Néanmoins, il est fréquent que le contribuable oublie de déclarer ce/ces comptes lors de la déclaration annuelle de ses revenus, pour diverses raisons. Parfois même, le contribuable n'a pas connaissance de l'existence de ce compte. C'est le cas notamment lors d'une donation d'un

parent établi à l'étranger ou de l'ouverture d'une succession internationale (parent décédé à l'étranger) : à cette occasion, certaines personnes découvrent qu'elles sont déjà titulaires, co-titulaires ou bénéficiaires, d'une procuration sur un compte à l'étranger et qu'elles ont, en toute bonne foi évidemment, omis de déclarer ce compte aux services fiscaux français.

Rappel du champ d'application de la déclaration de compte bancaire à l'étranger

Toute personne résidente fiscale de France doit déclarer à l'administration fiscale l'ouverture, la détention, l'utilisation et la clôture des comptes de toute nature à l'étranger (Article 1649 A du Code Général des impôts).

La déclaration se fait en même temps que la déclaration de l'ensemble des revenus (ou de résultat pour les entreprises éventuellement concernées), chaque année, sur le formulaire n°3916.

La déclaration n°3916 bis concerne quant à elle les comptes d'actifs numériques tels que les cryptomonnaies.

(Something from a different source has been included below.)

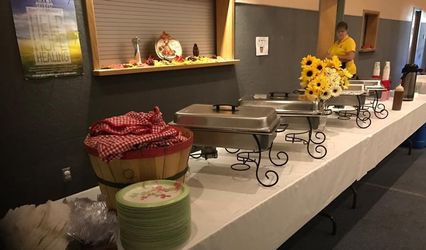 Curly Que Catering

La déclaration doit être faite pour chaque compte et chaque année : Seule la fermeture du compte permet de ne plus être soumis à la déclaration.

Qui est concerné ?

En premier lieu, cette déclaration concerne toutes les personnes physiques résidentes fiscales de France s'agissant de leurs comptes ouverts, utilisés, détenus ou clos hors de France dont elles sont titulaires, co-titulaires ou bénéficiaires d'une procuration.

En second lieu, la déclaration concerne également les associations et les sociétés n'ayant pas la forme commerciale établies en France, à l'exception de celles qui ne déposent pas de déclarations de résultats.

S'agissant enfin de personnes physiques utilisant des comptes par l'intermédiaire d'une société établie à l'étranger (qui en est le titulaire), l'obligation déclarative n'était pas clairement établie.

Toutefois, dans une importante décision du 8 mars 2023 n°463267, le Conseil d'Etat a précisé que l'obligation de déclaration des comptes bancaires (dans sa version antérieure au 1er janvier 2019 en l'espèce) pèse sur toute personne physique, association ou société n'ayant pas la forme commerciale ayant utilisé un compte bancaire étranger, quel que soit le titulaire de ce compte, y compris notamment si ce titulaire est une société commerciale.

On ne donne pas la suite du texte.